In the end, protection didn't stabilize the economy, and Americans were buffeted by the same technological shocks as Europeans. Nineteenth-century America suffered from monetary crises, recessions, deflation, labor unrest, and the problems of mergers and takeovers as the industrial landscape accommodated to the changing technologies of the railroad, telegraph, and electricity. Throughout it all the nation's economy grew steadily and impressively, eventually making most people better off. America's strength lay in its ability to absorb those inevitable shocks, learn new techniques, and change to meet the needs of the time.
Though international trade may have accounted for only a small part of GNP in the 19th century, it plays a much larger role now. We no longer have an expanding frontier, and population growth and immigration do not play the same roles they once did. Today, the new frontiers are the world markets, from Europe and Japan to the growing middle classes springing up in Southeast Asia, Latin America, the Middle East, and even Central Europe and Africa.

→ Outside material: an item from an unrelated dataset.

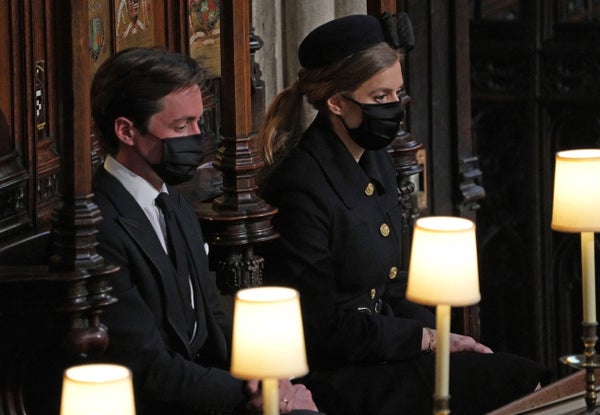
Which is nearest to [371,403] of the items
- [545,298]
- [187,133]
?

Just as with the contemporaries of the Industrial Revolution, we can't know the future that current changes are creating with certainty. We are going through difficult and exciting times but all told the United States is doing quite well. Periods of large, dramatic technological innovation are also periods of mind-boggling, even gut-wrenching changes. The open society shows the effects of those changes most rapidly and clearly. We must resist the temptation, particularly in an election year, to blame the messenger–free trade–that brings both the bad and the good news.
The United States has adjusted to the changing state of global innovation and trade more successfully than most countries. It is now almost universally acknowledged abroad that for Europe and Japan to prosper they must become more like us. But they have postponed reform and so the will to change is weaker than ever. For example, protection of the German automobile industry from Far Eastern competition has meant slow adjustment to the needs of the world economy. Where Volkswagen was once a household word, it is now almost insignificant in the North American market and has lost thousands of workers while continuing to lose market share. The United States, by confronting the competition earlier, has seen its Big Three companies retrench and retool, and Detroit now shows record profits.
Japanese domestic regulation and agricultural protection have driven home prices so high that the Japanese have a real standard of living half that of Americans. Their system shields an inefficient banking system that may have up to a trillion dollars in bad debts. Germany and Japan may have been lulled by their protective walls into a false sense of security and stability, little suspecting that the day of reckoning will wreak even greater havoc and make the adjustments both more urgent and more politically painful.
The most interesting times feel like the most accursed. But if history is any guide, there is as much reason to hope for still greater prosperity as there has ever been in history. It is especially surprising that Republicans would be seduced by the siren song of protection. Long concerned about the problems of overtaxing and regulating the domestic economy, they do not see that taxing and managing foreign trade suffer from the same difficulties. Both are ultimately debilitating, and in the long run, both are equally futile.
John V. C. Nye is co-director of the Institute for the Study of Economic Performance Over Time and associate professor of economics and history at Washington University in St. Louis.